[SELECTED TEXT]:

==================================================

This skips user approval prompts, including dangerous bash-command approval. It does not bypass hard filesystem policy unless we intentionally change the guard. filesystem.Guard should still block denied paths such as ignored files, system paths, and hidden home directories. For benchmarking, keeping hard policy blocks is safer and keeps behavior closer to the existing tool contract.
Diff Handling¶
write_file and edit_file emit diffs before permission approval. The existing DiffEmitter blocks until its Done channel is closed, so the headless loop must drain diff requests:
case diffReq := <-diffEmitter.GetDiffChan():
handler.HandleDiff(diffReq.Lines)
close(diffReq.Done)
Skipping this will deadlock file edits.
Incomplete Turns¶
Do not persist provider-specific pendingState in this first version.
Current pending state lives inside the provider client instance. That works in the REPL because the same process and llmClient survive after an incomplete turn. keen run starts a fresh process each time, so that state would be lost.

==================================================

[AIM OF THE TASK]: Please retype the notes above on approval prompts, diff handling and incomplete turns, word for word and in full.

==================================================

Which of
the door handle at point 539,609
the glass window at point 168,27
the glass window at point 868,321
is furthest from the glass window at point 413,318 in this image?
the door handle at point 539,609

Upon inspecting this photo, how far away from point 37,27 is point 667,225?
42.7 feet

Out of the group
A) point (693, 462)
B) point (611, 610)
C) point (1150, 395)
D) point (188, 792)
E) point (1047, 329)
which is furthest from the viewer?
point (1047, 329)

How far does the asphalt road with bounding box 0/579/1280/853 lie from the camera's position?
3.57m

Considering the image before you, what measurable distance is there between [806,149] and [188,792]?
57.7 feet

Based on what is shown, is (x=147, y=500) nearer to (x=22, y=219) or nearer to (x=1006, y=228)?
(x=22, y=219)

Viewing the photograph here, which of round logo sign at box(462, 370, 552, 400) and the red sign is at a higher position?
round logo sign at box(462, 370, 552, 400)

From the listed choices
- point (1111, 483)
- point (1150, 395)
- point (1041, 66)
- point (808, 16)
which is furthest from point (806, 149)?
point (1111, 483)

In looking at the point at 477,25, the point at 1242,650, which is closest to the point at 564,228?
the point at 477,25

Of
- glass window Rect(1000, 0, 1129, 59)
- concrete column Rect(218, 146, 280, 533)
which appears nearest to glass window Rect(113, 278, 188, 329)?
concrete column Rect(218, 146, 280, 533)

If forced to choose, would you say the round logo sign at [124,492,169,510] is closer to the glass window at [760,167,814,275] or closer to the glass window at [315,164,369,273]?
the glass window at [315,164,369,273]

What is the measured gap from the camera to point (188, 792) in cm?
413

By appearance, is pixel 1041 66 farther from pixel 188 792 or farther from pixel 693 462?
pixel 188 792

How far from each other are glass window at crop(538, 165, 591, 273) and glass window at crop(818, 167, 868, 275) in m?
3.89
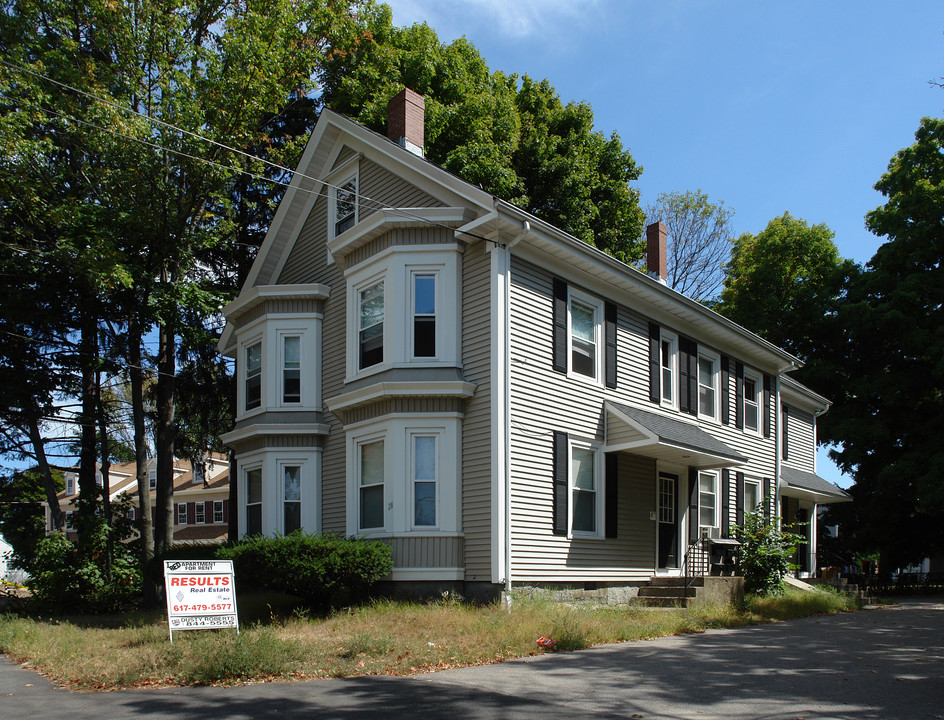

==================================================

[TASK SOLUTION]:
This skips user approval prompts, including dangerous bash-command approval. It does not bypass hard filesystem policy unless we intentionally change the guard. filesystem.Guard should still block denied paths such as ignored files, system paths, and hidden home directories. For benchmarking, keeping hard policy blocks is safer and keeps behavior closer to the existing tool contract.
Diff Handling¶
write_file and edit_file emit diffs before permission approval. The existing DiffEmitter blocks until its Done channel is closed, so the headless loop must drain diff requests:
case diffReq := <-diffEmitter.GetDiffChan():
handler.HandleDiff(diffReq.Lines)
close(diffReq.Done)
Skipping this will deadlock file edits.
Incomplete Turns¶
Do not persist provider-specific pendingState in this first version.
Current pending state lives inside the provider client instance. That works in the REPL because the same process and llmClient survive after an incomplete turn. keen run starts a fresh process each time, so that state would be lost.